В холодном Петербурге – о, фурор! – есть чудо-девушка – Виргиния Тюдор! Она чиста, как до грехопаденья Ева, она флюидам не дает спорхнуть налево, невинной грацией мужчин пленяет взор – о, чудо-девушка, Виргиния Тюдор! Виргиния, пусть глаз расположение и прочего лица красу и оформление не помню я. Но велика ль беда? Для памяти отменная еда есть твой живот, куда с конца иглы слетели букв окружья и углы; они, слетев, образовали сплав – известное всем смертным слово LOVE! Горит оно кометой путеводной во мраке ночи; мореход проворный, имея в сердце сей ориентир, я брошу якорь пред тобою, мой кумир! И ничего, что безобразный ступор сковал мне члены и в безгласный рупор свернул дотоле гибкие уста – твоей любви цветущая весна растопит мышц губных оледенение, и оживут они, и вдохновение прольет романс в голосовую щель; романса, чудная Виргиния, ты цель! Да, так случилось, глаз твоих не помню, как будто бы попал в каменоломню, где сплошь тоска, забвение и тьма, они – чадра, а я кто – Фатима? Нет, я не Фатима, my name is Кудрявцев! Быть может не из первых я красавцев, однако же хирург непревзойденный и твой, тебя не помнящий, влюбленный! С моей наколкой под пупком, о дева, ты – поп-звезда любви, ты – королева!
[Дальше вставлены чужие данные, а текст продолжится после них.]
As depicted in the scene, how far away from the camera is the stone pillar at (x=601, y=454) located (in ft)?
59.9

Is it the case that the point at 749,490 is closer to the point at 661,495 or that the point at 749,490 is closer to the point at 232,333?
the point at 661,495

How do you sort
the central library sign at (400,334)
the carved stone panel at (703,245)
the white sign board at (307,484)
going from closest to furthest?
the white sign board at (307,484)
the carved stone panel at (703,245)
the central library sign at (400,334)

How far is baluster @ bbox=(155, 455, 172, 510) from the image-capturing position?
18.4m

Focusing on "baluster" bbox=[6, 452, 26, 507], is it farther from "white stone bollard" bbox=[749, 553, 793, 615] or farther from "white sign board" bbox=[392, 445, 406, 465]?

Кудрявцев вспомнил своего товарища поэта Сергея Зайцева и был уверен, что первую
рифмоплетскую выходку влюбленного хирурга, тот охарактеризовал бы примерно так:
Ты Солнце поэзии, а я – Луна,
И мы никогда не встретимся,
Но в куче художественного дерьма
Мы как бриллианты светимся.
Глава № 17
( Муза «стоп-крана»)
Неземной восторг, переполнявший Кудрявцева, отгонял робкие наплывы сна, тормошил, дразнил, раззадоривал, зовя его скинуть с раскоряченных ног прорезиненные плащи однополых супругов, выставить на хрен вагонное стекло (ветер! ветер!) и братским поцелуем поцеловать сестру-ночь в приоткрытые ее губы, испирсингованные тысячами жемчужных созвездий! Ах, если бы не ступор! Ах, если бы не десяток лоханей жидкого психического цемента, влившегося в протестующую оболочку тела и крепко-накрепко там схватившегося! Эх, блин! Эх, блядь!
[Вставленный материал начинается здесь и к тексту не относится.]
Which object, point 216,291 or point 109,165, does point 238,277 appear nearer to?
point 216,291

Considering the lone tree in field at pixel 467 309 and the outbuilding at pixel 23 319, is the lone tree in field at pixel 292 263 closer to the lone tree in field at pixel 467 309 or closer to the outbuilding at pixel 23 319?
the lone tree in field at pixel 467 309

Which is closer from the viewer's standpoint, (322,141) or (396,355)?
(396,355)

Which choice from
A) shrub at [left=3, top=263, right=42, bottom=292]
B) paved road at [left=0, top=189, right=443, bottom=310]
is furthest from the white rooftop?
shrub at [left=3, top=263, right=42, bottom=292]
А ночь, его смуглолицая романтическая сестра, длилась, и длилась по-особому величаво. За оконной рамой в неспешном ритме движения поезда сменялись чудесные виды, поэтичные визуальные ноктюрны, достойные кисти Малевича и краскопульта Энди Уорхолла. Черные, как уголь, деревья склоняли там длинные изогнутые ветви над черными, как нефть, зеркалами озер. Черные, как печная сажа, ветераны-шлагбаумы открывали пути к черным, как подошвы, жилым и хозяйственным постройкам людей, чьи утомленные черным трудом владельцы раскинулись черными, как дурная примета, костьми по черным, как думы убийц, простыням. И черные, как средневековая чума, небеса хранили от края и до края эту черную, как плащ графа Дракулы, тишину мира. Сплошная, захватывающая и швыряющая в запредельность красота-чернота, бессилие глаза и всесилие сердца!
«Пиво, водка, селедка, фисташки… Пиво, водка, селедка, фисташки…»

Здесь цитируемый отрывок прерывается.